Could you quote, exactly as they stand, the lines running from the one with "Is [62,503] further" to the final line of the material?

>> START Data for the task

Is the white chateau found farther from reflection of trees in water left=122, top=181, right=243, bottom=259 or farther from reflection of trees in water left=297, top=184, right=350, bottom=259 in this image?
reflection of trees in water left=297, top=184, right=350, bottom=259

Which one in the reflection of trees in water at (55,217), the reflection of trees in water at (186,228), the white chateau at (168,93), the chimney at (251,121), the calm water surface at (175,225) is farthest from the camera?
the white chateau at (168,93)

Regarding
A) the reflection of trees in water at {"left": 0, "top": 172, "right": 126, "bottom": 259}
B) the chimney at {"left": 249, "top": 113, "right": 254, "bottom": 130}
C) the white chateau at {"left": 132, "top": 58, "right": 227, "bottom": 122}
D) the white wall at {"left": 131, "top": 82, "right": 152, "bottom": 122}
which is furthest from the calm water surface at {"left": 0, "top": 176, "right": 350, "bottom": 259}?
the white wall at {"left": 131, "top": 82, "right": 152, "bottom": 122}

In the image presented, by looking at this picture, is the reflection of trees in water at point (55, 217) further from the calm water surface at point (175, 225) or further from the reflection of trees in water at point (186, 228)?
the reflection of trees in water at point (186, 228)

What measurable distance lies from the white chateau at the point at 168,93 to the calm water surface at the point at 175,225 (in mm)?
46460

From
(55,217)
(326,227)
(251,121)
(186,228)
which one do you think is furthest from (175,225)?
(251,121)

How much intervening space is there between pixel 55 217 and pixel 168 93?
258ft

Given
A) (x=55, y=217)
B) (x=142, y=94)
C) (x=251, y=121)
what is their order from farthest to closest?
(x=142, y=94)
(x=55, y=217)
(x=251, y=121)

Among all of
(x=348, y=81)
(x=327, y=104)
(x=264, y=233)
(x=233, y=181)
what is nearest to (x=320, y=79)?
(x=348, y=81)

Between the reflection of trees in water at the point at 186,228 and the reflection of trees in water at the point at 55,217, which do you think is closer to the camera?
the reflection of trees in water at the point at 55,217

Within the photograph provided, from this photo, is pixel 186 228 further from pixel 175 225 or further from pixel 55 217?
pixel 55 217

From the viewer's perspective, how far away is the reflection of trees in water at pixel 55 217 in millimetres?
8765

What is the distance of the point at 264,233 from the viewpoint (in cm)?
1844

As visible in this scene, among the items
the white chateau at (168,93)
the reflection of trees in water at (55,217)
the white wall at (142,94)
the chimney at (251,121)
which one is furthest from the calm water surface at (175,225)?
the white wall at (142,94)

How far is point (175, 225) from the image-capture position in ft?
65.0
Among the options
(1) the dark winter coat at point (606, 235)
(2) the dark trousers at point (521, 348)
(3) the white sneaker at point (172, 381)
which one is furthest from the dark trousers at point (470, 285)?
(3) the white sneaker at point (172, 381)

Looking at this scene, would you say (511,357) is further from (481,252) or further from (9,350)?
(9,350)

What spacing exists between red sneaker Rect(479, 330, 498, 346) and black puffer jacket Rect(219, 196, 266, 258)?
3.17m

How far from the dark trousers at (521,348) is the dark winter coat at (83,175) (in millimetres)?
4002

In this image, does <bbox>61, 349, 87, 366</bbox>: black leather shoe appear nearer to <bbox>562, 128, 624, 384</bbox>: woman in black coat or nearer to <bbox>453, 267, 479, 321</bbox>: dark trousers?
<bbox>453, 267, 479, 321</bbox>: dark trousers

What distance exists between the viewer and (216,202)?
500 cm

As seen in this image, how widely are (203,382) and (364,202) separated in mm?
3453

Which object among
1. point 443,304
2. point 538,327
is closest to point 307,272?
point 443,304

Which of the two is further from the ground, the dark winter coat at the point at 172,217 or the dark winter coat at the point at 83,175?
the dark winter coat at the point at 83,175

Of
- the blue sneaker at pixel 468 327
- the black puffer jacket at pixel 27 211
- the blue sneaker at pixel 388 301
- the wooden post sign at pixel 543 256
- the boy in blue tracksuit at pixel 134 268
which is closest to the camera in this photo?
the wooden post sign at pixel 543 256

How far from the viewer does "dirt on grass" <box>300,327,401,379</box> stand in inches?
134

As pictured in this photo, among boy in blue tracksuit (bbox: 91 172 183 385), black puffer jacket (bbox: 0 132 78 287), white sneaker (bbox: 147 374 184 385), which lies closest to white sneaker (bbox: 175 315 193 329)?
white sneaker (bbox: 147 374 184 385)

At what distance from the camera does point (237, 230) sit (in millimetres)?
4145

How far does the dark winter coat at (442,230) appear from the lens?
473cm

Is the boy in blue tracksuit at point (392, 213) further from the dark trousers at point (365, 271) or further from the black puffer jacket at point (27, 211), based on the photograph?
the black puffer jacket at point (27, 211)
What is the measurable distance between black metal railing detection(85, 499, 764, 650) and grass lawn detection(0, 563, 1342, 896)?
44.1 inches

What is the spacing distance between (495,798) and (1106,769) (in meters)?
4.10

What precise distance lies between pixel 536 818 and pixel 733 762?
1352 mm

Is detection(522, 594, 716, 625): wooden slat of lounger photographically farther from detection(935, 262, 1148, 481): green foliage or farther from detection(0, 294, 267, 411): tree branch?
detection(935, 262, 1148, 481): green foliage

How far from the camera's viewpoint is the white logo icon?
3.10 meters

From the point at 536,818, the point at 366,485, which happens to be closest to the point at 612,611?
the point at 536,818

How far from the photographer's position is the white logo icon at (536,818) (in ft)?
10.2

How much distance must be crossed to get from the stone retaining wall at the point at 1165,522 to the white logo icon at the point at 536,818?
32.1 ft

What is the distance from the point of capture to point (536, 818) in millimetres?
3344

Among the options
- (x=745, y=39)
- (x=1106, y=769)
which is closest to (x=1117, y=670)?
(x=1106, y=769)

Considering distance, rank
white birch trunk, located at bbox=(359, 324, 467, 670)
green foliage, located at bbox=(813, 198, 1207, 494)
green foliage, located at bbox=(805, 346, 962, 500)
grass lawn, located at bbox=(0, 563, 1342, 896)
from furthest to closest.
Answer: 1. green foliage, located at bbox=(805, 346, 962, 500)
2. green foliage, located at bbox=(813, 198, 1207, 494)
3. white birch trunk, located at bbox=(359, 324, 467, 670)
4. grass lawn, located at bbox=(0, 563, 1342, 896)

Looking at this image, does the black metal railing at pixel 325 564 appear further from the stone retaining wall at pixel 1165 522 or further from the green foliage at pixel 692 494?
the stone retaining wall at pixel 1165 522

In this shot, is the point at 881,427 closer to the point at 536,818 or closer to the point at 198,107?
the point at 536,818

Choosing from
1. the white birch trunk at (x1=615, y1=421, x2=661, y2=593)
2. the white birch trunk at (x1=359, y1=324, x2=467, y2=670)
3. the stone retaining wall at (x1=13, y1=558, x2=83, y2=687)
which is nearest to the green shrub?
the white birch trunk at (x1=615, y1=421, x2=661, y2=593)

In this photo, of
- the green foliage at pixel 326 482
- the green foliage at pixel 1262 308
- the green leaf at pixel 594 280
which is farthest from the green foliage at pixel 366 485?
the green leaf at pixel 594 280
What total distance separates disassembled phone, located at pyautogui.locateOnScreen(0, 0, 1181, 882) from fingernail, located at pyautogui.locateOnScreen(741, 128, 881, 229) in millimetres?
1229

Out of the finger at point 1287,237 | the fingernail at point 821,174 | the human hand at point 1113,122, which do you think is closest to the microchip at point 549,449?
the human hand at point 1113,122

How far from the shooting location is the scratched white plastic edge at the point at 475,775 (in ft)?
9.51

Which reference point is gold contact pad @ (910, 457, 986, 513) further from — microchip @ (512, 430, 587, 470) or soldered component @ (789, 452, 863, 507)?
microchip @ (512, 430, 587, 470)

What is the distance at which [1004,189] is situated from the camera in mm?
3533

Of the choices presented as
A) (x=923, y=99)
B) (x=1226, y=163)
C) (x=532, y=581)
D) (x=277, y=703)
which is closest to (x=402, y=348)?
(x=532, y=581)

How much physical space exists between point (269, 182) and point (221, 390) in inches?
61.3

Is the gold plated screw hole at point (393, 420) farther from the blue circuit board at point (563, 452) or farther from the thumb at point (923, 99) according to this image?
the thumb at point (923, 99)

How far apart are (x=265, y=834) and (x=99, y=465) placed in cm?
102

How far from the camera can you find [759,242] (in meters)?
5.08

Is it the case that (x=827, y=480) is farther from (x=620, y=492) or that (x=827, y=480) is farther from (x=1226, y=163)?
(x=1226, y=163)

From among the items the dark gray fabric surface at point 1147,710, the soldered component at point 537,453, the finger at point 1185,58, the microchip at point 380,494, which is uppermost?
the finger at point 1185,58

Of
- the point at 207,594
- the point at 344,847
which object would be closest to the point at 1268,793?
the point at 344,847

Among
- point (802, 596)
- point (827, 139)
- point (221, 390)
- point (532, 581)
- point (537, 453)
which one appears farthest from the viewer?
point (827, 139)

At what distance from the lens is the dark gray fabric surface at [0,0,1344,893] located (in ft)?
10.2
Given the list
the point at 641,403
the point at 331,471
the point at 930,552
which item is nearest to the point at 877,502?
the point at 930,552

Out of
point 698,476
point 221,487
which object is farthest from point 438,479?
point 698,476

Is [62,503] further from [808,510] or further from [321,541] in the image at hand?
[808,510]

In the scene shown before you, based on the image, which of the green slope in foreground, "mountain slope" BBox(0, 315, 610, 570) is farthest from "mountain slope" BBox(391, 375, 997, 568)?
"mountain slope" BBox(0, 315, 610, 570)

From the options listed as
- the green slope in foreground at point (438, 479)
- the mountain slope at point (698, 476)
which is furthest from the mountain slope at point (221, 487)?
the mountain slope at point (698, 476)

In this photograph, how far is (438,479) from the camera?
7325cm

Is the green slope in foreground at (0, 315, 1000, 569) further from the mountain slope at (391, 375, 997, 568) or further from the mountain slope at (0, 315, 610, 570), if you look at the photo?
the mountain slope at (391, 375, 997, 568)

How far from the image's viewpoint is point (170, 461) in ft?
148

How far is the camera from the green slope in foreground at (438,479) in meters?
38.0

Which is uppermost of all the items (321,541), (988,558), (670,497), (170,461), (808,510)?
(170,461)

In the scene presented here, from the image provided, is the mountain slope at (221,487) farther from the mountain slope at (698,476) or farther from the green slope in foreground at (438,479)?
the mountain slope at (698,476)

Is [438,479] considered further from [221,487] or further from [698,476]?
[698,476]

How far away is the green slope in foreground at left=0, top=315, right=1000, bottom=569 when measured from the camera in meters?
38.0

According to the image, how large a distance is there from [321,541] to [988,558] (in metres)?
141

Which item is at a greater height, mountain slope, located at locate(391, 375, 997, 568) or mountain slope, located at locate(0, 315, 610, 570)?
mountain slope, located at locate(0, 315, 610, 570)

>> END Data for the task

» **Solution for this task**:
Is [62,503] further from [808,510] or further from [321,541] in the image at hand?
[808,510]

In the scene shown before you, based on the image, which of the green slope in foreground, "mountain slope" BBox(0, 315, 610, 570) is farthest from "mountain slope" BBox(391, 375, 997, 568)?
"mountain slope" BBox(0, 315, 610, 570)

From the options listed as
- the green slope in foreground at point (438, 479)
- the mountain slope at point (698, 476)
which is furthest from the mountain slope at point (221, 487)?
the mountain slope at point (698, 476)

In this photograph, how far is (438,479) from the camera?
7325cm

Is the green slope in foreground at (0, 315, 1000, 569) further from the mountain slope at (391, 375, 997, 568) or further from the mountain slope at (0, 315, 610, 570), if you look at the photo?
the mountain slope at (391, 375, 997, 568)

How far from the image's viewpoint is point (170, 461) in ft?
148

How far is the camera from the green slope in foreground at (438,479) in meters?
38.0

Which is uppermost of all the items (321,541), (988,558), (670,497), (170,461), (808,510)?
(170,461)

In the scene presented here, from the image provided, is the mountain slope at (221,487) farther from the mountain slope at (698,476) or farther from the green slope in foreground at (438,479)?
the mountain slope at (698,476)

Is [438,479] considered further from [221,487] or further from [698,476]?
[698,476]

How far away is the green slope in foreground at left=0, top=315, right=1000, bottom=569 when measured from the camera in meters?
38.0

According to the image, how large a distance is there from [321,541] to [988,558] (in metres)?
141

Which item is at a greater height, mountain slope, located at locate(391, 375, 997, 568) or mountain slope, located at locate(0, 315, 610, 570)?
mountain slope, located at locate(0, 315, 610, 570)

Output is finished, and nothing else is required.